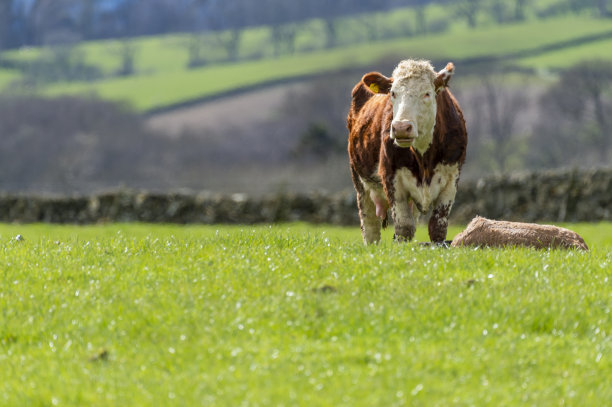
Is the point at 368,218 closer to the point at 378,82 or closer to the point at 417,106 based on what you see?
the point at 378,82

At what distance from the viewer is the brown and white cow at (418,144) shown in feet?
35.7

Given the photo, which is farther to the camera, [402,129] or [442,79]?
[442,79]

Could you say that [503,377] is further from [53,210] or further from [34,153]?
[34,153]

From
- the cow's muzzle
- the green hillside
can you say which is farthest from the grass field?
the green hillside

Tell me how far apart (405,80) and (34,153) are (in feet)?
291

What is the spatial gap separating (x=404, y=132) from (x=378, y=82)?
1.77 metres

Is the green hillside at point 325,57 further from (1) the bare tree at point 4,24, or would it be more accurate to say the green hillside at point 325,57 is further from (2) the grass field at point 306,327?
(2) the grass field at point 306,327

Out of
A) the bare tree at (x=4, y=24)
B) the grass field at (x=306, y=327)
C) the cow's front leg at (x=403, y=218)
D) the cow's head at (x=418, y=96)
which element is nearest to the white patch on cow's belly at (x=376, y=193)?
the cow's front leg at (x=403, y=218)

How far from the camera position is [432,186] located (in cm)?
1123

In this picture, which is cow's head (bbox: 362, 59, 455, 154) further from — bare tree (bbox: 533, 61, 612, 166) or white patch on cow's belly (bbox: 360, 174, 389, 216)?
bare tree (bbox: 533, 61, 612, 166)

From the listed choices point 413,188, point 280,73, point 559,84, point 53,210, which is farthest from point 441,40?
point 413,188

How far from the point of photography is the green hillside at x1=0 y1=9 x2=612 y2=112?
116 metres

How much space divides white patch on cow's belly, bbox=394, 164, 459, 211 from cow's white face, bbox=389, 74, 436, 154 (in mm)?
397

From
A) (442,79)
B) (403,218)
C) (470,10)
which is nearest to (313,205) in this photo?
(403,218)
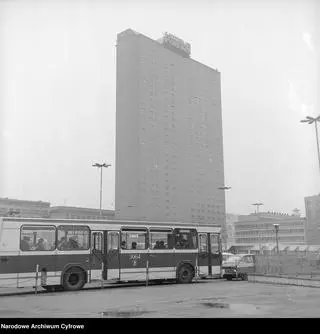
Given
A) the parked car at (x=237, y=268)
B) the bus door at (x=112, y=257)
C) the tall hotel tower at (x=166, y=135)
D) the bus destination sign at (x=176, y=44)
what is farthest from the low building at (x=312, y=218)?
the bus door at (x=112, y=257)

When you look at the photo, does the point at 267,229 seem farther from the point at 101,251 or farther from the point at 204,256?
the point at 101,251

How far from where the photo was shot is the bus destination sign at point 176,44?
389 ft

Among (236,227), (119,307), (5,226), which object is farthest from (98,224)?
(236,227)

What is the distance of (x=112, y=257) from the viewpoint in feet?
72.0

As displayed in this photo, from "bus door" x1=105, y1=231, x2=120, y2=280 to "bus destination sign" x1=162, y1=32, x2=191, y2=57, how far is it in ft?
326

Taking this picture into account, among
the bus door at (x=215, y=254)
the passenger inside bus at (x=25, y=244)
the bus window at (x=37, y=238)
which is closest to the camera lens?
the passenger inside bus at (x=25, y=244)

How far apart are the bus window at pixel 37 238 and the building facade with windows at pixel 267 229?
361 feet

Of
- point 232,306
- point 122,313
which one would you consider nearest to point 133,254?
point 232,306

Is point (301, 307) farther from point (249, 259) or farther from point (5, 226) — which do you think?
point (249, 259)

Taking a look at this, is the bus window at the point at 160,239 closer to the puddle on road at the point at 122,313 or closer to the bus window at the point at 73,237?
the bus window at the point at 73,237

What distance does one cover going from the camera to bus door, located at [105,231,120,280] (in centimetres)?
2177

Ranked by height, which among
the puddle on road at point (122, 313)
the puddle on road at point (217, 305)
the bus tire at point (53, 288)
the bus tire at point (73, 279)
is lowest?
the puddle on road at point (122, 313)

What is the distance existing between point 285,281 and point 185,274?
480cm

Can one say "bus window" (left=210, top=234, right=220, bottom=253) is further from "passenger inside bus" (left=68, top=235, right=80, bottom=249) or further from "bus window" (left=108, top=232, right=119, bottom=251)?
"passenger inside bus" (left=68, top=235, right=80, bottom=249)
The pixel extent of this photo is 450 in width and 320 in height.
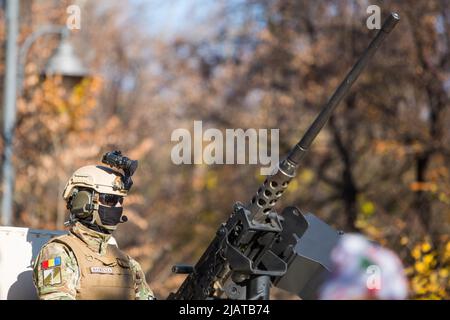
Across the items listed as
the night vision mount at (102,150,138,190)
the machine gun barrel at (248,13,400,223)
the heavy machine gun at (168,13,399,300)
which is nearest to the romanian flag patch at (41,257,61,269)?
the night vision mount at (102,150,138,190)

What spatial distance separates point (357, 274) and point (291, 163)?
1.34 metres

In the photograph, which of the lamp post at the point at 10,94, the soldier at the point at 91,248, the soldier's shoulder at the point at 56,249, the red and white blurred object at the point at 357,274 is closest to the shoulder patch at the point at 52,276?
the soldier at the point at 91,248

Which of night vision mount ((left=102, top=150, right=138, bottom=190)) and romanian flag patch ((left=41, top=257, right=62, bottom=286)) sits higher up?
night vision mount ((left=102, top=150, right=138, bottom=190))

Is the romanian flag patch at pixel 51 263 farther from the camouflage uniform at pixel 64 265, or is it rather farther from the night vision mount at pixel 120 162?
the night vision mount at pixel 120 162

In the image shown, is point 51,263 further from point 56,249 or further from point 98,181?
point 98,181

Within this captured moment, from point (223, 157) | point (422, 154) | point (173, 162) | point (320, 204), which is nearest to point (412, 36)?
point (422, 154)

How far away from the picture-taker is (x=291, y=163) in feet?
13.7

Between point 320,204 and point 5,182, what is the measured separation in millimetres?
7259

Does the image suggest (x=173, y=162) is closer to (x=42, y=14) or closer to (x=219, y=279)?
(x=42, y=14)

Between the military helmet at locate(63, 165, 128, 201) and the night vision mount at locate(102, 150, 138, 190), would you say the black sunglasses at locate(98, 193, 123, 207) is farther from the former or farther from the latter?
the night vision mount at locate(102, 150, 138, 190)

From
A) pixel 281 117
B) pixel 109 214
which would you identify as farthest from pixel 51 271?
pixel 281 117

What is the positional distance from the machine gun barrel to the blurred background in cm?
659

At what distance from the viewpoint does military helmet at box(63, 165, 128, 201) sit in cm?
500

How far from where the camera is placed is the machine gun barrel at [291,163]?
164 inches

#### What you are asked to do
Rewrite all of the material above with "military helmet" changed to "combat helmet" and every other word kept as it is. Leave the pictures out.

#### Expected answer
Is the point at 368,218 closer to the point at 378,82 or closer to the point at 417,106 based on what you see?
the point at 378,82

At what distance from the viewer is the brown and white cow at (418,144) shown in feet?
35.7

Given the photo, which is farther to the camera, [402,129] or [442,79]?
[442,79]

Could you say that [503,377] is further from [53,210] or further from [34,153]?
[34,153]

From
- the cow's muzzle
- the green hillside
can you say which is farthest from the grass field?
the green hillside

Tell me how far apart (405,80) and (34,153) are (in feet)?
291

What is the spatial gap separating (x=404, y=132) from (x=378, y=82)?
1.77 metres

Is the green hillside at point 325,57 further from (1) the bare tree at point 4,24, or would it be more accurate to say the green hillside at point 325,57 is further from (2) the grass field at point 306,327?
(2) the grass field at point 306,327

Out of
A) the bare tree at (x=4, y=24)
B) the grass field at (x=306, y=327)
C) the cow's front leg at (x=403, y=218)
D) the cow's head at (x=418, y=96)
which element is nearest to the white patch on cow's belly at (x=376, y=193)?
the cow's front leg at (x=403, y=218)

How far from the camera position is [432,186] located (in cm)?
1123

In this picture, which is cow's head (bbox: 362, 59, 455, 154) further from — bare tree (bbox: 533, 61, 612, 166) or white patch on cow's belly (bbox: 360, 174, 389, 216)?
bare tree (bbox: 533, 61, 612, 166)

From the listed choices point 413,188, point 280,73, point 559,84, point 53,210, which is farthest from point 441,40?
point 413,188

How far from the point of photography is the green hillside at x1=0 y1=9 x2=612 y2=112?
116 metres

How much space divides white patch on cow's belly, bbox=394, 164, 459, 211 from cow's white face, bbox=389, 74, 436, 154 (in mm)?
397

From
A) (442,79)
B) (403,218)
C) (470,10)
which is nearest to (313,205) in this photo?
(403,218)
Given
A) the parked car at (x=237, y=268)
B) the bus door at (x=112, y=257)
C) the tall hotel tower at (x=166, y=135)
D) the bus destination sign at (x=176, y=44)
what is farthest from the low building at (x=312, y=218)?
the bus door at (x=112, y=257)

When you look at the photo, does the point at 267,229 seem farther from the point at 101,251 or farther from the point at 204,256?
the point at 101,251

How far from where the photo was shot is the bus destination sign at point 176,44?
389 ft

Among (236,227), (119,307), (5,226), which object is farthest from (98,224)?
(236,227)

What is the distance of (x=112, y=257) from the viewpoint in feet?
72.0

As displayed in this photo, from "bus door" x1=105, y1=231, x2=120, y2=280 to "bus destination sign" x1=162, y1=32, x2=191, y2=57, how far is it in ft?
326

Taking this picture into account, among
the bus door at (x=215, y=254)
the passenger inside bus at (x=25, y=244)
the bus window at (x=37, y=238)
which is closest to the camera lens?
the passenger inside bus at (x=25, y=244)

How far apart are the bus window at pixel 37 238 and the building facade with windows at pixel 267 229?
361 feet

Of
- point 232,306
- point 122,313
which one would you consider nearest to point 133,254?
point 232,306

Is point (301, 307) farther from point (249, 259) or farther from point (5, 226) — which do you think?
point (249, 259)

Taking a look at this, is the bus window at the point at 160,239 closer to the puddle on road at the point at 122,313 or closer to the bus window at the point at 73,237?
the bus window at the point at 73,237

What distance does one cover going from the camera to bus door, located at [105,231,120,280] (in centimetres)?
2177

Ranked by height, which among
the puddle on road at point (122, 313)
the puddle on road at point (217, 305)
the bus tire at point (53, 288)
the bus tire at point (73, 279)
is lowest?
the puddle on road at point (122, 313)

What is the distance existing between point 285,281 and point 185,274?
480cm

Can one say "bus window" (left=210, top=234, right=220, bottom=253) is further from "passenger inside bus" (left=68, top=235, right=80, bottom=249) or further from "bus window" (left=108, top=232, right=119, bottom=251)?
"passenger inside bus" (left=68, top=235, right=80, bottom=249)
The pixel extent of this photo is 450 in width and 320 in height.
Across the items listed as
the night vision mount at (102,150,138,190)
the machine gun barrel at (248,13,400,223)
the heavy machine gun at (168,13,399,300)
which is nearest to the romanian flag patch at (41,257,61,269)?
the night vision mount at (102,150,138,190)

What spatial distance separates point (357, 274) and point (291, 163)?
1.34 metres

In the photograph, which of the lamp post at the point at 10,94, the soldier at the point at 91,248, the soldier's shoulder at the point at 56,249, the red and white blurred object at the point at 357,274 is closest to the shoulder patch at the point at 52,276?
the soldier at the point at 91,248

Which of night vision mount ((left=102, top=150, right=138, bottom=190)) and romanian flag patch ((left=41, top=257, right=62, bottom=286)) sits higher up?
night vision mount ((left=102, top=150, right=138, bottom=190))

Is the romanian flag patch at pixel 51 263 farther from the camouflage uniform at pixel 64 265, or is it rather farther from the night vision mount at pixel 120 162?
the night vision mount at pixel 120 162

In the image shown, is point 51,263 further from point 56,249 or further from point 98,181?
point 98,181

Within this captured moment, from point (223, 157) | point (422, 154) | point (173, 162) | point (320, 204), which is nearest to point (412, 36)?
point (422, 154)

How far away from the picture-taker is (x=291, y=163) in feet?
13.7

Between point 320,204 and point 5,182, what is the measured separation in millimetres?
7259

Does the image suggest (x=173, y=162) is closer to (x=42, y=14) or closer to (x=219, y=279)?
(x=42, y=14)

Between the combat helmet at locate(63, 165, 128, 201) and the night vision mount at locate(102, 150, 138, 190), would you say the black sunglasses at locate(98, 193, 123, 207) is farther from the former or farther from the latter?
the night vision mount at locate(102, 150, 138, 190)

From
A) pixel 281 117
B) pixel 109 214
which would you identify as farthest from pixel 51 271?
pixel 281 117

What is the positional distance from the machine gun barrel to the blurred background in cm?
659

At what distance from the viewpoint does combat helmet at box(63, 165, 128, 201) sit in cm?
500

How far from where the camera is placed is the machine gun barrel at [291,163]?
164 inches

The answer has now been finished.